Una amistad entrañable que traspasa los límites del Zoom El debut de Natalie Morales en la dirección es una bellísima sorpresa ya que logra traducir en un formato de lo más actual (el Zoom) una película fantástica que se cuela entre las mejores producciones del año. El Zoom se volvió una palabra y un recurso fundamental para lograr el sostén de lazos durante la pandemia de coronavirus. Crear narrativas a partir de esta red de comunicación era una opción poco transitada por los cineastas años atrás, dada la no cercanía con la mayoría de espectadores. Algo que cambió completamente. A un click de distancia es el debut como cineasta de Natalie Morales -quien también es protagonista- y es también una gema casi perfecta que se cuela entre las mejores producciones del año. Como sorpresa de su novio, Adam (Mark Duplass) recibe un pack de 100 clases para aprender español por Zoom con Cariño (Natalie Morales), una simpática profesora costarricense. Desde la primera escena el espectador sabrá de antemano que la relación entre ambos no será para nada ordinaria: de a pedacitos y entre charlas, alumno y docente tejerán un vínculo intenso que traspasa la pantalla de una computadora.

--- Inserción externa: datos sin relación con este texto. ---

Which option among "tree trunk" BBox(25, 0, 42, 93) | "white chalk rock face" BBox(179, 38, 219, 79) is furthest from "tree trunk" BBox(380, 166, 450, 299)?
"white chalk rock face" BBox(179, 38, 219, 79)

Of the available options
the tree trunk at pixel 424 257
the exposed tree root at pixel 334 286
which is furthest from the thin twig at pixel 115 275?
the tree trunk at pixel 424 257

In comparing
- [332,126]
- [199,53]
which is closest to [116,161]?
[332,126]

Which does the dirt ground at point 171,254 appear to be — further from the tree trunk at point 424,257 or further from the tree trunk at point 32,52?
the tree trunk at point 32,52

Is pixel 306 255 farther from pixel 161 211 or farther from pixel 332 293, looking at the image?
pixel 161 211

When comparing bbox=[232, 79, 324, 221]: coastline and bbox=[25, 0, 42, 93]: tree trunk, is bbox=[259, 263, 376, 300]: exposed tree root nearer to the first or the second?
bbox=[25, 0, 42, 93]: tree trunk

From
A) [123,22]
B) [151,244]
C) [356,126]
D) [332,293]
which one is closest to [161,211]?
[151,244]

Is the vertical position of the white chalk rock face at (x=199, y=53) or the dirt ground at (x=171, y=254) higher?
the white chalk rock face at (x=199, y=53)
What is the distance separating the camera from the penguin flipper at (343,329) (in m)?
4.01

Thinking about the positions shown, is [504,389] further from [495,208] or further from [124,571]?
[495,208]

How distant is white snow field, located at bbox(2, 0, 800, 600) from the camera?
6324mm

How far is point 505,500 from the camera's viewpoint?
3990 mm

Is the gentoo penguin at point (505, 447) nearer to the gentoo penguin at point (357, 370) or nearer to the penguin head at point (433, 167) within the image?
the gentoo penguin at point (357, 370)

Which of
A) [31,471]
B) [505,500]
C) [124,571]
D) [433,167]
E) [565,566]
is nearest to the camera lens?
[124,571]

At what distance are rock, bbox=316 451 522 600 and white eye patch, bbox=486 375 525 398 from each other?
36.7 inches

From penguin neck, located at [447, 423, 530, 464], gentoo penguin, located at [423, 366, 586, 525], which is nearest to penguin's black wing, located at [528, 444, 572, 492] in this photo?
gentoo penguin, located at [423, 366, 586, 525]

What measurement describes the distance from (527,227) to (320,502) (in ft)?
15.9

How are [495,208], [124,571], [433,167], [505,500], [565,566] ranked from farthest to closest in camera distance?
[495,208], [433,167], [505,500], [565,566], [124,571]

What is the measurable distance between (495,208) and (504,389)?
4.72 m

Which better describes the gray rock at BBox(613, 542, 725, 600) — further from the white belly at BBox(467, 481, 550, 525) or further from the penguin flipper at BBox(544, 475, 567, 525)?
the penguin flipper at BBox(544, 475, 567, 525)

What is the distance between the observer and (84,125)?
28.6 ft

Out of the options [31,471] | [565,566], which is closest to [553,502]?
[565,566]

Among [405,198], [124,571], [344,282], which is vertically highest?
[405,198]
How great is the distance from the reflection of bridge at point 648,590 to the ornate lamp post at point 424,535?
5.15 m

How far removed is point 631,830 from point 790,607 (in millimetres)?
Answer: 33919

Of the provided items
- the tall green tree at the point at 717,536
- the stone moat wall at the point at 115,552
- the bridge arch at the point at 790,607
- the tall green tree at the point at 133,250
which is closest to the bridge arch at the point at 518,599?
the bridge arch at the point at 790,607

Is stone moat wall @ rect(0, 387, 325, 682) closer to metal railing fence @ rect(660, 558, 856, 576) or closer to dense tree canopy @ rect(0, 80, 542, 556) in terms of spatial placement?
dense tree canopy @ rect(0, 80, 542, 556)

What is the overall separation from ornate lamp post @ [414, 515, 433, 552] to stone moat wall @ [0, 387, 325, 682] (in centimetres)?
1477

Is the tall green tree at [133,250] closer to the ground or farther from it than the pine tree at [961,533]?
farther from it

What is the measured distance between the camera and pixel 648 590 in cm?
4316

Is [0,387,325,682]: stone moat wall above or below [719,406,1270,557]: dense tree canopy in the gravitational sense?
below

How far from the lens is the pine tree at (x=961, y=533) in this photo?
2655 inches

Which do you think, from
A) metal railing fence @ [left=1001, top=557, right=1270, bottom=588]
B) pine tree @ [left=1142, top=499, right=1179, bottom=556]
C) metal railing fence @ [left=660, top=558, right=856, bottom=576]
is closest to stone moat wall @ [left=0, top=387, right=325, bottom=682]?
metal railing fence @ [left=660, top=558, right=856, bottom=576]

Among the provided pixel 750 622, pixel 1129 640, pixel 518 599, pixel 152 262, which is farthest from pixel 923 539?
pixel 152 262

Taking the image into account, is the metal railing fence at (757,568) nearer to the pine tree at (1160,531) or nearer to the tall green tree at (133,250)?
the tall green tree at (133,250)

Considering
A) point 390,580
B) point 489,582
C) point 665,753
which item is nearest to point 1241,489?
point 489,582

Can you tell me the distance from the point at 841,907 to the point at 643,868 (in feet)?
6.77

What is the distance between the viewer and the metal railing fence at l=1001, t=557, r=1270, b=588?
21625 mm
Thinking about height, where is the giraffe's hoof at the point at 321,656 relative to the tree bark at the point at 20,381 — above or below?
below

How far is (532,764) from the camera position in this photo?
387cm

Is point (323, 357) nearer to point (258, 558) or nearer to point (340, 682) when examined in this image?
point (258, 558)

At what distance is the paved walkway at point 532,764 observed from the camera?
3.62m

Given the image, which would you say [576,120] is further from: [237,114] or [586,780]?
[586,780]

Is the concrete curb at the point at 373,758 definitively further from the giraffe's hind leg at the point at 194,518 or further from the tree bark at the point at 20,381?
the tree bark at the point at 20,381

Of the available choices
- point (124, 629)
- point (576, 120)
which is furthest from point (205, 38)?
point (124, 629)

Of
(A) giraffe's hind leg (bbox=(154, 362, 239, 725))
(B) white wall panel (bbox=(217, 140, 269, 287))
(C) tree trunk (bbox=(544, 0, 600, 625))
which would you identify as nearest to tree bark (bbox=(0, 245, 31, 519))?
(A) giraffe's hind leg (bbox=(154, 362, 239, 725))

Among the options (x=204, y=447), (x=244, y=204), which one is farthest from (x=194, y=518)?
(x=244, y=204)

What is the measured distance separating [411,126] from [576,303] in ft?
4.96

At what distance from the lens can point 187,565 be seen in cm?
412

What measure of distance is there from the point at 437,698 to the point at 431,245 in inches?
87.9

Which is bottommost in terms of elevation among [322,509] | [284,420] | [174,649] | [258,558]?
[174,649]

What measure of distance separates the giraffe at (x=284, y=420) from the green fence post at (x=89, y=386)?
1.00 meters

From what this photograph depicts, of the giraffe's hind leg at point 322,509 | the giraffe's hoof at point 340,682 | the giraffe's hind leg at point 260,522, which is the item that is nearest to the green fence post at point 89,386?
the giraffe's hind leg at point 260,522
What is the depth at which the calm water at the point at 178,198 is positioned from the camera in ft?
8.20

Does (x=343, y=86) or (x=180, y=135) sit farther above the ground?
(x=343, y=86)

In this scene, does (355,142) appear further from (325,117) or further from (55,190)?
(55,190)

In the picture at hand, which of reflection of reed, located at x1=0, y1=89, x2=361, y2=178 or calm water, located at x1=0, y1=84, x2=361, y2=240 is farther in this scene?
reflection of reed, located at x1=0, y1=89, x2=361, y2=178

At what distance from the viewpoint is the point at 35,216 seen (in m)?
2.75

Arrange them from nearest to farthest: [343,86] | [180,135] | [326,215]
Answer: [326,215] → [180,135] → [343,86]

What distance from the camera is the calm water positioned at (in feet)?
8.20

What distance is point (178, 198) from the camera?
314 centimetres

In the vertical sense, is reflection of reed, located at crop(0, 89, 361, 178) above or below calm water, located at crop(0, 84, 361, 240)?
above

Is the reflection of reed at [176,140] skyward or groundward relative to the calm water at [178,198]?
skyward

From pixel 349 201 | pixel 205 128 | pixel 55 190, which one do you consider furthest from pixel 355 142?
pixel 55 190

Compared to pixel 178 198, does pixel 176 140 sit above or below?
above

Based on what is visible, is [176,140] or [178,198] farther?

A un click de distancia ofrece, hasta la fecha, uno de los mejores y más inteligentes usos de la plataforma para contar una historia sensible y llena de astutos giros de guión. La película de Natalie Morales es incómoda y el vínculo que se construye entre Adam y Cariño se siente real por la excelente química de los actores. De otra forma, la cinta hubiese pasado como un ejercicio más entre el montón de experimentaciones que surgieron a partir del confinamiento. Quizás lo más rico de la historia es como las diferencias culturales y la distancia no son impedimentos para la verdadera conexión entre personas. La vida real y las relaciones virtuales son complicadas; A un click de distancia es una muestra ficcional de ello. A su vez, es también una fantástica comedia romántica muy emocional, para disfrutar una y otra vez. Es fresca, simple y con humanismo genuino.